Funding was lead by BlackRock with “significant participation,” according to the press release, from new Baillie Gifford, Fidelity Management & Research Company LLC, Koch Strategic Platforms, Monashee Investment Management, and Uncorrelated Ventures. Existing investors Andreessen Horowitz, Venrock, Fifty Years, ACE Early Stage Partners, Harpoon Ventures, Indicator Fund, Industry Ventures, Jaan Tallinn, Jeff Dean, Jerry Yang’s AME Cloud, Jude Gomila, Refactor Capital, Rising Tide Fund, SOMA Capital, and “others” also participated in the third round of funding.
Astranis is unique among the wave of New Space companies, a start-up building “Micro GEO” geosynchronous Earth orbit (GEO) satellites much smaller than traditional GEO communications spacecraft. Weighing in at 350 kilograms, about 20 times less in mass, the satellites can be built and launches at a fraction of the cost of the $300-$500 million spacecraft that have dominated the GEO world for decades.

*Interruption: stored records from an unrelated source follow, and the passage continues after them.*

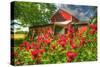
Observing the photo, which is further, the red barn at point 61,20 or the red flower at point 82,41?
the red flower at point 82,41

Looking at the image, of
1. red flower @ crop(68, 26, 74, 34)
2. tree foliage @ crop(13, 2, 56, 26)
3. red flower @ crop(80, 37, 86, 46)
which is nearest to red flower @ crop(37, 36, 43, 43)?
Answer: tree foliage @ crop(13, 2, 56, 26)

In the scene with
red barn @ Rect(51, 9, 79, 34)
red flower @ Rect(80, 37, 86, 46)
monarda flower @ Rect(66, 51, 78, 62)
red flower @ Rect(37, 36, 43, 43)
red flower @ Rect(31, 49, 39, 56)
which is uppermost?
red barn @ Rect(51, 9, 79, 34)

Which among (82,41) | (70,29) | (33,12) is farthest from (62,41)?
(33,12)

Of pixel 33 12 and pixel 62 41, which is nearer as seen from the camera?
pixel 33 12

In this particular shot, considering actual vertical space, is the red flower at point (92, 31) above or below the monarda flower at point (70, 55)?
above

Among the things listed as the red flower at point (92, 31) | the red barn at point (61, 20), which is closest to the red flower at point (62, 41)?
the red barn at point (61, 20)

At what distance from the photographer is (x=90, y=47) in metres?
3.65

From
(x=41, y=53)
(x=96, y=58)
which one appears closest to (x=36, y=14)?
(x=41, y=53)

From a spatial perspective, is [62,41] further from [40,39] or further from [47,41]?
[40,39]

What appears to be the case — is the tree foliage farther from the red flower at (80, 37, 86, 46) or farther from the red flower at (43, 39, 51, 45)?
the red flower at (80, 37, 86, 46)

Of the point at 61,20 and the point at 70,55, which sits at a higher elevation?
the point at 61,20

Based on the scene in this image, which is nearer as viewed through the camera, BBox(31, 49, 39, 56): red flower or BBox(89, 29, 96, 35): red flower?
BBox(31, 49, 39, 56): red flower

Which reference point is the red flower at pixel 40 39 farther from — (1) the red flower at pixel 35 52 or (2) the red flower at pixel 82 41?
(2) the red flower at pixel 82 41
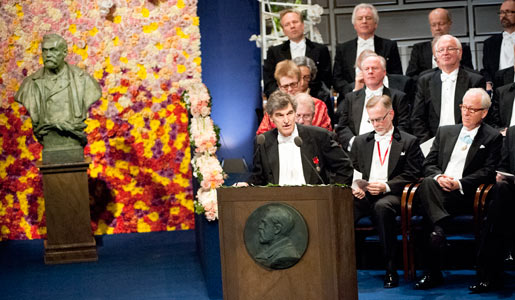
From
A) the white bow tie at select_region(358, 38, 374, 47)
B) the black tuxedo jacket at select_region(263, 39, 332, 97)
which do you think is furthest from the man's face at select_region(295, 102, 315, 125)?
the white bow tie at select_region(358, 38, 374, 47)

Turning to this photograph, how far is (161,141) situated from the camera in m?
7.25

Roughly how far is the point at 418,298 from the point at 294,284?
1.43 metres

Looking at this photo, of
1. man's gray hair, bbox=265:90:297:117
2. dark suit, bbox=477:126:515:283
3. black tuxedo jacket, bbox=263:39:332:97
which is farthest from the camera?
black tuxedo jacket, bbox=263:39:332:97

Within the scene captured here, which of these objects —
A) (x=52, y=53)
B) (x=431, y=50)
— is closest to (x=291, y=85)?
(x=431, y=50)

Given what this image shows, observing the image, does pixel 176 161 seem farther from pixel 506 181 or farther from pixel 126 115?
pixel 506 181

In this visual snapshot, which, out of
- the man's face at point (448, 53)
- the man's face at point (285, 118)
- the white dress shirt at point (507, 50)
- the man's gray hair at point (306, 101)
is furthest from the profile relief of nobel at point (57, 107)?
the white dress shirt at point (507, 50)

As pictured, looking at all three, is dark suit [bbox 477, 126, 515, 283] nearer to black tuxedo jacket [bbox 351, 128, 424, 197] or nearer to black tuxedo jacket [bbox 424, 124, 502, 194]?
black tuxedo jacket [bbox 424, 124, 502, 194]

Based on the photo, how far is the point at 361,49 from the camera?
245 inches

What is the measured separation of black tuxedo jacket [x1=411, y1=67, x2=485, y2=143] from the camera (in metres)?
5.61

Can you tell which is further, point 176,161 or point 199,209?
point 176,161

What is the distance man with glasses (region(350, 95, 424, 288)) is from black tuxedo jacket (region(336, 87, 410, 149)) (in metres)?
0.20

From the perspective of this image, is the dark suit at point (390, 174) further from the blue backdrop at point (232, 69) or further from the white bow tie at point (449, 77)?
the blue backdrop at point (232, 69)

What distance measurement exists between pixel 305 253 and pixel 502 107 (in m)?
2.64

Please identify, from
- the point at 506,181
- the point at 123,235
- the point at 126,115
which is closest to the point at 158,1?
the point at 126,115
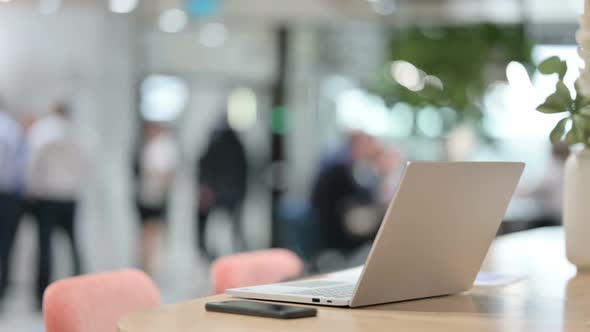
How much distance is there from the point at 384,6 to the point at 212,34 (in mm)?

“We are solving one of the biggest problems facing the world today,” said Astranis co-founder and CEO John Gedmark. “Four billion people do not have reliable access to broadband internet. Getting connectivity to those who need it the most changes lives in a profound way. It empowers people to take control of their health, education, and economic situation. We’re talking about something that is now absolutely part of the base of the hierarchy of needs.”
The latest round of funding will be used to “significantly expand” production of the Astranis platform, suggesting there are several customers that have expressed real interest in purchasing satellites. Money will also go into accelerating development of the company’s software-defined radio technology.
Astranis plans to own and operate its satellites, offering them to customers as a turn-key solution so it can deliver bandwidth-as-a-service with dedicated satellites for small and medium-sized countries, Fortune 500 companies, existing satellite operators and “other customers” – while the company doesn’t say this could include military buyers that need gap-filler and/or surge capacity around the world.
The company in the process of getting its first satellite launched to provide broadband services to Alaska. Astranis expects to launch it later this year, a delay from initial plans to have it in orbit by 2020 and perhaps just in the nick of time. SpaceX Starlink is going to conduct at least one launch of polar-orbiting satellites per month starting over the summer, OneWeb plans to offer broadband services to northern regions by the end of this year, and Telesat is ramping up operations for broadband by 2023-2024. Exactly how GEO and LEO will fit together is an area of much debate among established satellite operators, since they have invested billions of dollars in large GEO satellites over the decades. Micro GEO satellites could provide a more rapid path to delivering affordable broadband over larger geographic areas that don’t have near-term fiber plans.